InTheBox is promoting an inventory of 1,894 web injects, on Russian cybercrime forums, for pilfering credentials and sensitive data from eCommerce, banking, and crypto apps.
- The overlays support several Android banking trojans and impersonate apps operated by organizations across the globe.
- Initially, the web injects targeted organizations in the U.S., South America, and Australia. However, later the scope was expanded to 44 countries.
- As of January 2023, InTheBox offers 814 web injects compatible with Ermac, Octopus, Metadroid, and Alien for $6,512, 495 web injects compatible with Cerberus for $3,960, and 585 web injects compatible with Hydra for $4,680.
- For buyers not interested in the entire package, individual web injects cost around $30.

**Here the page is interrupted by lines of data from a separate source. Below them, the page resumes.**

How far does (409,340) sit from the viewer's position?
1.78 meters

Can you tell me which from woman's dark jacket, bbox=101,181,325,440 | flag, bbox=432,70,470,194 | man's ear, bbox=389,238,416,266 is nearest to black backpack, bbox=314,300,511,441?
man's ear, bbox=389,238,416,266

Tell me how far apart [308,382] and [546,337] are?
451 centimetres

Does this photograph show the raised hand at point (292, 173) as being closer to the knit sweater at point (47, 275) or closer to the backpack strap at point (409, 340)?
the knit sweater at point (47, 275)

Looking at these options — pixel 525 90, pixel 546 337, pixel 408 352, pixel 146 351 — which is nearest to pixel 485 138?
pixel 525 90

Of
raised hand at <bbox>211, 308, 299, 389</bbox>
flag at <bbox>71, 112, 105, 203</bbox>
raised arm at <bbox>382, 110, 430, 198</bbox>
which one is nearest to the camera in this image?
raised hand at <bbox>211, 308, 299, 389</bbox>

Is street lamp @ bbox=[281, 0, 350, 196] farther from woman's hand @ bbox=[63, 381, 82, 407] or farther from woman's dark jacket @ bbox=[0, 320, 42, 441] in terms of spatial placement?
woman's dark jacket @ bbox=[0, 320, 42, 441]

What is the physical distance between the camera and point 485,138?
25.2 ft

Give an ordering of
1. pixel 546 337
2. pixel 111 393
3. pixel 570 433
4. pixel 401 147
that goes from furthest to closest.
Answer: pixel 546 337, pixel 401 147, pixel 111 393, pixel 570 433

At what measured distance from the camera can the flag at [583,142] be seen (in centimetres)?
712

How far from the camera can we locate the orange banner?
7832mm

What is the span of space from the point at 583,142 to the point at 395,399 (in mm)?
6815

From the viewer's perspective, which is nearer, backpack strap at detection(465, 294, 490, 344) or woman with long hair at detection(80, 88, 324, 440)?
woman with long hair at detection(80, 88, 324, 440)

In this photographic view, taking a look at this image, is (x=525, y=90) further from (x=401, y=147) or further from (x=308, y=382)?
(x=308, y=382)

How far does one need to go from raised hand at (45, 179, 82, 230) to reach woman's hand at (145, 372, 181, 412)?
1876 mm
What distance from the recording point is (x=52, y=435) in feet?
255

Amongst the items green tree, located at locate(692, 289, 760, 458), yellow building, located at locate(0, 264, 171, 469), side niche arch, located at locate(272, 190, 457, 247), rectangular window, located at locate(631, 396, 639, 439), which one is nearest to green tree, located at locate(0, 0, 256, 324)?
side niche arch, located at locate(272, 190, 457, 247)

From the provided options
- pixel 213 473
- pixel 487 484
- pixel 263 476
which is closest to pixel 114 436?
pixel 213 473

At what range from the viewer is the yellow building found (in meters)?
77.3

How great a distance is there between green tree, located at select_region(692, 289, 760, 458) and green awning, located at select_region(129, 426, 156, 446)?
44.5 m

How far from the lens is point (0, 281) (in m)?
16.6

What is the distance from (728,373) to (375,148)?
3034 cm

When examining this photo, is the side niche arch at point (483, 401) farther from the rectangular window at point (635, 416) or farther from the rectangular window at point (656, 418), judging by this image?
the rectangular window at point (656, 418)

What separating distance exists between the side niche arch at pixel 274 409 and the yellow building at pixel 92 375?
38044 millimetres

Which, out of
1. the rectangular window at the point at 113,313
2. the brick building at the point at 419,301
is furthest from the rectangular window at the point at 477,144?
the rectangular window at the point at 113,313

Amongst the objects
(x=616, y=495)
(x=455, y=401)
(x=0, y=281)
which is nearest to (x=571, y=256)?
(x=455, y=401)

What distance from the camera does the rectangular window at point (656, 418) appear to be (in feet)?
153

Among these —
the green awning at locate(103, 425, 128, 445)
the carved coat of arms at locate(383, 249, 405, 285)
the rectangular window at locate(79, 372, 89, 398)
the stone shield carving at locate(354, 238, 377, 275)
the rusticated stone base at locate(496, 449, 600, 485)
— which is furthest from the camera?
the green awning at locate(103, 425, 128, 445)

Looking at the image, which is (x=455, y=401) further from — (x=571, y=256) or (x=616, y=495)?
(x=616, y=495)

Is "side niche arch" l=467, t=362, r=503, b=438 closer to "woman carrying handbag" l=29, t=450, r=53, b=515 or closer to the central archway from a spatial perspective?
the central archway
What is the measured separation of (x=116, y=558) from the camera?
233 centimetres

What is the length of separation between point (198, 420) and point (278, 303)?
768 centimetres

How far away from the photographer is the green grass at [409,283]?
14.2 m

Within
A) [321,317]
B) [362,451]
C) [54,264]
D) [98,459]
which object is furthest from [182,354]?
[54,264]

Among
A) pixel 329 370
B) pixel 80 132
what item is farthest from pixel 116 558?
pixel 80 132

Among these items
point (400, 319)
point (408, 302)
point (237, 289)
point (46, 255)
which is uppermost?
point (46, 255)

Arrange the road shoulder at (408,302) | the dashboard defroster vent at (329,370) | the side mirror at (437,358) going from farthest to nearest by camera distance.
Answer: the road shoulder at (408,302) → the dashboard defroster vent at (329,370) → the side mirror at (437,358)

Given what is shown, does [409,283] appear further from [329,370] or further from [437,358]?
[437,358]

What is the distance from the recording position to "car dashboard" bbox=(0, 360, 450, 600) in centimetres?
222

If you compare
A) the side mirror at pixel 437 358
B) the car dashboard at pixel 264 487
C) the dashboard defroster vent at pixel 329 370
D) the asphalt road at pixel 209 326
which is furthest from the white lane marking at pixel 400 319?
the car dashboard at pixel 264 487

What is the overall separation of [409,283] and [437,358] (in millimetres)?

- Due to the mass availability and low cost of web injection, threat actors are able to focus on other parts of their operations, including malware development and expanding their attack surface.
- Furthermore, these injections can check the validity of credit card numbers entered by victims using the Luhn algorithm which helps Android Trojan operators to remove irrelevant data.
To guard against such threats, the researchers recommend following cyber hygiene practices such as only downloading software from trusted sources, installing and upgrading antivirus software, and enabling Google Play Protect on Android devices. Furthermore, banks and other financial institutions should properly educate their customers to protect themselves from malware attacks through various vectors.